Auntie was surprised, but proceeded to inform me of her pending substitutions:
Place zucchini and in a skillet with butter and sauté.
Add to taste:
Red wine vinegar
I bet you can guess what happened next, right? A week or so later I received a call. Auntie’s recipe was disappointing, and she wondered where she had gone wrong.
Here’s the thing, she still thought her version tasted fine; it just wasn’t the same. And somehow that made it worse than my version.
Comparison is like this isn’t it? We observe a family in a similar life situation or we get a taste of a specific aspect of the coaching life that we love, and we can’t help but measure our current circumstances against the recipe for success.
For various reasons, the first several years of my husband’s coaching career left me battling comparison. We were married when others were single. We had a child and others didn’t. Everywhere I turned I felt out of sync with the people in my social circles, and it made me feel very lonely.
I kept trying to find the right combination of circumstances to make life feel and look as adventurous as those around me, but I didn’t have the same ingredients.
Comparison led me to self-pity, and my pity parties were legendary.
Poor Beth who has this adorable baby who smiles every time he sees her and sleeps through the night but can’t go on a spontaneous road trip.
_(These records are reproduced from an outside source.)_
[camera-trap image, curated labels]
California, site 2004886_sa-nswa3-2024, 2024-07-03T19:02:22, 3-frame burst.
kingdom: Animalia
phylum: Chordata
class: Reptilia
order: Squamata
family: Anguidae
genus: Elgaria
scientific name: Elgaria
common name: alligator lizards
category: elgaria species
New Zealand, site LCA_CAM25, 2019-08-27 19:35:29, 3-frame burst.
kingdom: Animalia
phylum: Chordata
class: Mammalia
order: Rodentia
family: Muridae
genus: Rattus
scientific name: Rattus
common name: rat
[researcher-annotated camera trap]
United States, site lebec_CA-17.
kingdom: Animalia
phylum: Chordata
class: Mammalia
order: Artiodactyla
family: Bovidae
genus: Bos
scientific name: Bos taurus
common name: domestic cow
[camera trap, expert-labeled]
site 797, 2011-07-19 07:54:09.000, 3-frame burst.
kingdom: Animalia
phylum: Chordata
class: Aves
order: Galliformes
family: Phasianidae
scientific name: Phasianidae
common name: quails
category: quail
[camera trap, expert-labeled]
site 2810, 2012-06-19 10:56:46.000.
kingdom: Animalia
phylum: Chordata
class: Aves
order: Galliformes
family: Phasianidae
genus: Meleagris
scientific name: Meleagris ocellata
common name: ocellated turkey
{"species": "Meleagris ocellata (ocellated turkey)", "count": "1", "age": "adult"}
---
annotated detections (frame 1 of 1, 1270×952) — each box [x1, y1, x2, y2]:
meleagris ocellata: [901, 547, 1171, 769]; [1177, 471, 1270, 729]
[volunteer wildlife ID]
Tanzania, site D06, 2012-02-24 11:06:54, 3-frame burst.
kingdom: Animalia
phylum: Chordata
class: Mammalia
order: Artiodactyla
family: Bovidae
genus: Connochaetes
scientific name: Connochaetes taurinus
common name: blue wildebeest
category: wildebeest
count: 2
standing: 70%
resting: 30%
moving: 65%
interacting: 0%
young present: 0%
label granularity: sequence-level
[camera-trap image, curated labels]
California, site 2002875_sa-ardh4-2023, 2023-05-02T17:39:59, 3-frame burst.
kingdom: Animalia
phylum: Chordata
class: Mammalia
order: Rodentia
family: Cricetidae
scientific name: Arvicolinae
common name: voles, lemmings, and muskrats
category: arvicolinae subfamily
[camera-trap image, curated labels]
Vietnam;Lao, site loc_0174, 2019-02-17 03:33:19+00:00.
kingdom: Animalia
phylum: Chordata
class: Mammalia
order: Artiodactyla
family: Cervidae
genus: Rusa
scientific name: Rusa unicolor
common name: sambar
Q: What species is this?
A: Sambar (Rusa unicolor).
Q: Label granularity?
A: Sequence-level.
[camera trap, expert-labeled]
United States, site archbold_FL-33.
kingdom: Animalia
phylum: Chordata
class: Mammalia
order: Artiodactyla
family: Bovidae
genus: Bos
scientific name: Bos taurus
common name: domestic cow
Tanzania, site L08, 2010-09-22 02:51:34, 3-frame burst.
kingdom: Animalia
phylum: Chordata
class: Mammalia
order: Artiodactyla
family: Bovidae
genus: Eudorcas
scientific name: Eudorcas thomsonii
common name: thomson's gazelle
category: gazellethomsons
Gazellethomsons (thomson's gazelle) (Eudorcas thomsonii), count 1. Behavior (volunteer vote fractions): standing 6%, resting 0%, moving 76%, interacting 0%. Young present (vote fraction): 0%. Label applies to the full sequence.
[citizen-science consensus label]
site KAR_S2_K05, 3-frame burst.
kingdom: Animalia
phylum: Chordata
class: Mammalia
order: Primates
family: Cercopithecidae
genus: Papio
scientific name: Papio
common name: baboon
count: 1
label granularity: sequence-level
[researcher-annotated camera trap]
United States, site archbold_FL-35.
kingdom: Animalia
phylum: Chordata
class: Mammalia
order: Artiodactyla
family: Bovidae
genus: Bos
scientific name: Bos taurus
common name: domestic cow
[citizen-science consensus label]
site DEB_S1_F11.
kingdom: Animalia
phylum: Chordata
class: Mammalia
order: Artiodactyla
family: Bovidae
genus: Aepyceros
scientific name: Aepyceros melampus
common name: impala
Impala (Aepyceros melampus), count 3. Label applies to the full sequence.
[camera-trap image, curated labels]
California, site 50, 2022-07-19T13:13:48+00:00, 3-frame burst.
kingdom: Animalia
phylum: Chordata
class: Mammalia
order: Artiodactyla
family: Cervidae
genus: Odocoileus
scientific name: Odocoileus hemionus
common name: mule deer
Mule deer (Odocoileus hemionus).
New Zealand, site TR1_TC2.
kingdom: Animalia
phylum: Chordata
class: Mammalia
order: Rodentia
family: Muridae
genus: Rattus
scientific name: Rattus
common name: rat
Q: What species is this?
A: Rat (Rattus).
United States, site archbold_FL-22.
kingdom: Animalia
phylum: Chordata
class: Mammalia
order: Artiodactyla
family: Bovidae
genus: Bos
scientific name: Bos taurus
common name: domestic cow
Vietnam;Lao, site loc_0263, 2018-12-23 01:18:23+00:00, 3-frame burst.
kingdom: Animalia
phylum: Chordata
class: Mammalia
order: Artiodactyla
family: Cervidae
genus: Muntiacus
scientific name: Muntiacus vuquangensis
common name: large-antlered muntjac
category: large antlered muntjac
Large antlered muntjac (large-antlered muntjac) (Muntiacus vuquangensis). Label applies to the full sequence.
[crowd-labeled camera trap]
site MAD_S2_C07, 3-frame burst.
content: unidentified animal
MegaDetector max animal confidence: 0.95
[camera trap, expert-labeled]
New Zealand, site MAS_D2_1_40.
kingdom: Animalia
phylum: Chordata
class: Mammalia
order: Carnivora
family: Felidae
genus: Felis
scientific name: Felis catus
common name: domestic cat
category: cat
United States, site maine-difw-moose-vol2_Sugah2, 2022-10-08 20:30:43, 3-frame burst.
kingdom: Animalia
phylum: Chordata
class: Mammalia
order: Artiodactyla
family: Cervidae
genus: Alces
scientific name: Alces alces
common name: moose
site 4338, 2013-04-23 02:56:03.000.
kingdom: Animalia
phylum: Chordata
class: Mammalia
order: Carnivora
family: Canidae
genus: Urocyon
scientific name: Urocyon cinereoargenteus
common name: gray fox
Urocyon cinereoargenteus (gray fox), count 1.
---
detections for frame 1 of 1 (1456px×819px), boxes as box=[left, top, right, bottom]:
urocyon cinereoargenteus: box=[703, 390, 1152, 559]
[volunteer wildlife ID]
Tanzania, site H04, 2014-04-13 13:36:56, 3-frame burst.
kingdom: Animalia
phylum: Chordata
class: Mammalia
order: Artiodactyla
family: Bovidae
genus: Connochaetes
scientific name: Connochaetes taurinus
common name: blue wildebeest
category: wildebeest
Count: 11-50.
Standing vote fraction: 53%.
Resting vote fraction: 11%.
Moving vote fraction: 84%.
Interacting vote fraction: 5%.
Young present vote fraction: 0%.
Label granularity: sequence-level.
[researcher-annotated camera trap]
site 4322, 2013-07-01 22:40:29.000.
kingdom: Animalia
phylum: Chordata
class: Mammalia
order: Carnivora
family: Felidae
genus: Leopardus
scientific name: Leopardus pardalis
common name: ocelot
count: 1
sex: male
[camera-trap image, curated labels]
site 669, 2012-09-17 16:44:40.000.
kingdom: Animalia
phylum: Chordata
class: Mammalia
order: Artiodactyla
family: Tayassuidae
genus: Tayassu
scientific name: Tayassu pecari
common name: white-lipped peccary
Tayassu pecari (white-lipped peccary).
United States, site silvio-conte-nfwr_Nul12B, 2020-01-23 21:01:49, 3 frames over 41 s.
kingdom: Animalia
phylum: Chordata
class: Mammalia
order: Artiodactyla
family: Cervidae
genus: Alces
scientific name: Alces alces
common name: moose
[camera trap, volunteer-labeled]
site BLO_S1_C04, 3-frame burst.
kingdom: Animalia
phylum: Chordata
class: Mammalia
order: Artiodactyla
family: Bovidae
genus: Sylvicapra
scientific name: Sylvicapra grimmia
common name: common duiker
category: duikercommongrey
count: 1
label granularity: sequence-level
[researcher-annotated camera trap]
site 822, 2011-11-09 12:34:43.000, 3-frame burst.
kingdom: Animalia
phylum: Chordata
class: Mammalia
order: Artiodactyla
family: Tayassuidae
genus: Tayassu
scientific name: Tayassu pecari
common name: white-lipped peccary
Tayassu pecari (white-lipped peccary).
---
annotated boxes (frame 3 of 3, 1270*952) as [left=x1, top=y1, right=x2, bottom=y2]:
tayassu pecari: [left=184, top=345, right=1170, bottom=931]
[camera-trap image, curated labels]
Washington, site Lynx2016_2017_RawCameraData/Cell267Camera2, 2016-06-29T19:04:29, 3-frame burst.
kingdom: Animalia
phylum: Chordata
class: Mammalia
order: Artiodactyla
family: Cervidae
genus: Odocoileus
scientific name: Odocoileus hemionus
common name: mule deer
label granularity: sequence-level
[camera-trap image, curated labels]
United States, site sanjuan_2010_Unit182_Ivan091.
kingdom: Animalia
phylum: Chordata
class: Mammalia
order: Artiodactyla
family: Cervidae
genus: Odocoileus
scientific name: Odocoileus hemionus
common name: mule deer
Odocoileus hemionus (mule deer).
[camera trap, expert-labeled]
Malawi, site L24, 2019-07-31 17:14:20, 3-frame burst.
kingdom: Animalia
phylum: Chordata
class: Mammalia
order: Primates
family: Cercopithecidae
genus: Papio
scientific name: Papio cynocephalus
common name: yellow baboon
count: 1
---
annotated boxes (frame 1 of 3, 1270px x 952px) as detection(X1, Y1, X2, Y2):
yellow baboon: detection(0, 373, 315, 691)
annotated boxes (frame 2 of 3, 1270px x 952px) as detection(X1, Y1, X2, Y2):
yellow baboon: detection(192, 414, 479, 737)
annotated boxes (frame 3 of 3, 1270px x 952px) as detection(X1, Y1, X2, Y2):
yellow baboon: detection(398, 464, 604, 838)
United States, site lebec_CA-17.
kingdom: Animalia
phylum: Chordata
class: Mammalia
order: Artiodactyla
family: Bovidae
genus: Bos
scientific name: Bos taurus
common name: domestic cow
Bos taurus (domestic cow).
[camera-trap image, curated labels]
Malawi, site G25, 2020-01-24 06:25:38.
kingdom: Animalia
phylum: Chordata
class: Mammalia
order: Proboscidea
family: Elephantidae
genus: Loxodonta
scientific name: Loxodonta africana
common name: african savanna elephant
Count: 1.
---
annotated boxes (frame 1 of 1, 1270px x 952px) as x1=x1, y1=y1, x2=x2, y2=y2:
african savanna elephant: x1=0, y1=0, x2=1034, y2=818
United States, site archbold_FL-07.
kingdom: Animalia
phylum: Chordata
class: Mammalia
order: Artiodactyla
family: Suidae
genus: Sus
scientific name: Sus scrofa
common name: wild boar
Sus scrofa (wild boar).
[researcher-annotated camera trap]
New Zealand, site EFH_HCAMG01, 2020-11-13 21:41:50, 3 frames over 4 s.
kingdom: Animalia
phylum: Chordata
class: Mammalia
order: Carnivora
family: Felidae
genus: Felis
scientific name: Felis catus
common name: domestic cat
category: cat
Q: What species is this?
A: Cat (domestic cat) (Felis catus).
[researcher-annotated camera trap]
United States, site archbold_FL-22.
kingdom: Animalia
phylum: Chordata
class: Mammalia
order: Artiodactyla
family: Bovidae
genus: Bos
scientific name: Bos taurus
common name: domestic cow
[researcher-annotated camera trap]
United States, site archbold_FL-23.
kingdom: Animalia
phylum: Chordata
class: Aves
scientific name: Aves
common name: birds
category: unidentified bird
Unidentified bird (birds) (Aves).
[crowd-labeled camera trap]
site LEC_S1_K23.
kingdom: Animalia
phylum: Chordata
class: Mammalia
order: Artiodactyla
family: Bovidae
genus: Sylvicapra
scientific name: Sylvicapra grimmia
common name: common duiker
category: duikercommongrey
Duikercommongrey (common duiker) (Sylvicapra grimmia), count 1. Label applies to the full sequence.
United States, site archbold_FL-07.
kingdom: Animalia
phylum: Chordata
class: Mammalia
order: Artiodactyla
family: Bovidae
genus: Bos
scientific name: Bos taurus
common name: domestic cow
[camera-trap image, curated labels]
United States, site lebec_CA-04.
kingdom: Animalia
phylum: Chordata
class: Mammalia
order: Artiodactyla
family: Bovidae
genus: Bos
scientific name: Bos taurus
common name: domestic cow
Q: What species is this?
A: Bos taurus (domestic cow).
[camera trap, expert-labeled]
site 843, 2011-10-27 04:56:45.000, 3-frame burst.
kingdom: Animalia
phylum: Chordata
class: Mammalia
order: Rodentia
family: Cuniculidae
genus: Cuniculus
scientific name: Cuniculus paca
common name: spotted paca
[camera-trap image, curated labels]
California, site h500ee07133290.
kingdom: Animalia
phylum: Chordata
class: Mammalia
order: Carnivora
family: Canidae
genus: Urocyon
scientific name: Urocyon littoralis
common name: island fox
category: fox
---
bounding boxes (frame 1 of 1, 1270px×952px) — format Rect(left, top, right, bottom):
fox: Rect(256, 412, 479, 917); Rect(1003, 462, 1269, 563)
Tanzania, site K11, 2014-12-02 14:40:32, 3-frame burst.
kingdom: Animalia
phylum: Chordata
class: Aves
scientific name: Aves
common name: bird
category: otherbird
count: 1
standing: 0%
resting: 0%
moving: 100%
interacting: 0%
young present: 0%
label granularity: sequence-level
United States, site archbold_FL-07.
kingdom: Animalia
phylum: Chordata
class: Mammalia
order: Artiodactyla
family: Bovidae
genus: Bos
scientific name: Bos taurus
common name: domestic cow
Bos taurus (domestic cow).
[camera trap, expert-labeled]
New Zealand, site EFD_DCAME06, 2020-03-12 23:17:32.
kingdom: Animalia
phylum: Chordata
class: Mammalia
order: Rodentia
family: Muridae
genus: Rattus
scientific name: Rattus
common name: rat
It wasn’t good enough that my sweet husband was home almost every night for dinner, helped around the house on top of his insane football schedule, and prioritized a weekly date night.
Instead of focusing on the fact that my husband was home for dinner, I dwelled on the part of his schedule which required him to go back to the office a few nights a week for recruiting calls and team meetings. I focused on the fact that our diaper budget meant more date nights for dessert than dinner.
I spent a lot of time observing the lives of those around me, instead of focusing on the fantastic life right in front of me.
But that’s not the only way we deal with comparison.
Social media is the worst at encouraging comparison. We see this adorable family in their matching game day outfits smiling on the field after another amazing win, and we somehow convince ourselves our current situation would be so much better if we, too, wore matching game day clothes or cooked the same meal or tried the same work out or read the same books.
The list is as useless as it is endless.
While comparison tries to convince us that we will be satisfied when our outside matches someone else’s, deep down we know there is more to the story. We will never recreate the exact same recipe for our lives as someone else. It’s impossible because we’re starting with different ingredients.
So, here’s my encouragement. Learn from my years of misery and fight against the temptation to compare. Who cares how nice someone else’s house is, or how well behaved their kids who are five years older than yours are (as far as Facebook is telling you).
Sister, look into your husband’s eyes. Pause to really look at his smile. Mama, listen to your children giggle. Watch how the team responds to your man when he’s encouraging them.
That’s right, you can say it. You have an awesome life.